Closed signOne Monday morning, I went to run a workshop at Wellington College for a group of teachers on a range of web 2.0 tools. I opened up my http://learningweb2.wikispaces.com site and during the course of the morning went to go to where I have all my blog collections so that I could pull up secondary school examples. On my ‘Finding blogs’ page I was in for a nasty shock – all of the feeds that I had aggregated using a tool called RSS Mixer were no longer there. When I visited the site, there was a message that it had closed down 15 days earlier taking all my feed collections with it!
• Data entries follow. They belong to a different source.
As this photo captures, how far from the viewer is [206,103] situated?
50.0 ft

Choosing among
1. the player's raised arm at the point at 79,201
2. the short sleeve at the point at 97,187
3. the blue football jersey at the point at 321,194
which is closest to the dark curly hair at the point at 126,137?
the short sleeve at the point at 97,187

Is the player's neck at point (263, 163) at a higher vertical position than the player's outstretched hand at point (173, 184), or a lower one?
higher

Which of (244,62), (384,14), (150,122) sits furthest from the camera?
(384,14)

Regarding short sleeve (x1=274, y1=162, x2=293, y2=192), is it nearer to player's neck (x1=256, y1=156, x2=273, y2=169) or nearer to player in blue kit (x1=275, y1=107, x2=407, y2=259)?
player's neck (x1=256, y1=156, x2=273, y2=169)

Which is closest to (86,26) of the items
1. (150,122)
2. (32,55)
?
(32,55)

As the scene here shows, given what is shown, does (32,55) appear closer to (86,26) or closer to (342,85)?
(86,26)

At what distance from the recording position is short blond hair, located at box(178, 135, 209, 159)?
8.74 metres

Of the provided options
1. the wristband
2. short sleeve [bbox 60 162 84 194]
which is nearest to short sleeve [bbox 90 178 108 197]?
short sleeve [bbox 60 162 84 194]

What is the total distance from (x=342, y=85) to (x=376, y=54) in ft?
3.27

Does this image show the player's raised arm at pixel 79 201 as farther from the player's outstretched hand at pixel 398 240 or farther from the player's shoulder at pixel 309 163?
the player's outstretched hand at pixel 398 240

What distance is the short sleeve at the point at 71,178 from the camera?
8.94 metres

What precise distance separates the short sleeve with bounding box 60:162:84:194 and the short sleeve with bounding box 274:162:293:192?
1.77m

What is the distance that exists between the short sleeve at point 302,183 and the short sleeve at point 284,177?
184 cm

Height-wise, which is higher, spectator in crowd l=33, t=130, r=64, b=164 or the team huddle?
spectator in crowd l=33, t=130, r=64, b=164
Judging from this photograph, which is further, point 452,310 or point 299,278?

I had spent quite a long time putting these together so this was obviously not the best news!! I have messaged them on Twitter but so far have heard nothing back.

One of the tools I talked about when at the workshop was a favourite I had picked up from Lenva called CircaVie from AOL. I received an email today from Mark Callagher who organised the workshop to say that there was a message on the site saying it is closing on the 15th January. I head there tonight and sure enough this is the case. There is a similar tool out there called ‘Our Story‘ which I hope I can use instead but I am starting to feel as if the ground is not that solid anymore beneath the web 2.0 movement.

Basically, a lot of these sites are starting to look rather less than stable – even with larger companies like AOL behind them. I wonder how many more will topple with the credit crisis in full swing. Or would these have pinged out of existence without the current financial climate. This is one of the definite drawbacks to using web 2.0 tools – you can’t be sure that they will still be running next month!

Just to top off all of this bad news, the announcement has been made that VoiceThread is no longer allowing multiple logins at the same time on the same account. Say goodbye to the ability to have kids logged into a single account using the sub identiies to switch to a different picture at the same time as other kids. Now you will need to have multiple accounts for them to log in with to have them working on a VoiceThread at the same time.

Hmmm….lucky that Christmas is coming up to cheer everyone up :-)   To make up for this bah humbug post I will do something extremely upbeat before Christmas (now I just have to figure out what!)

Do you know of any other online tools that are closing up shop? Do you think this is directly related to the financial crisis?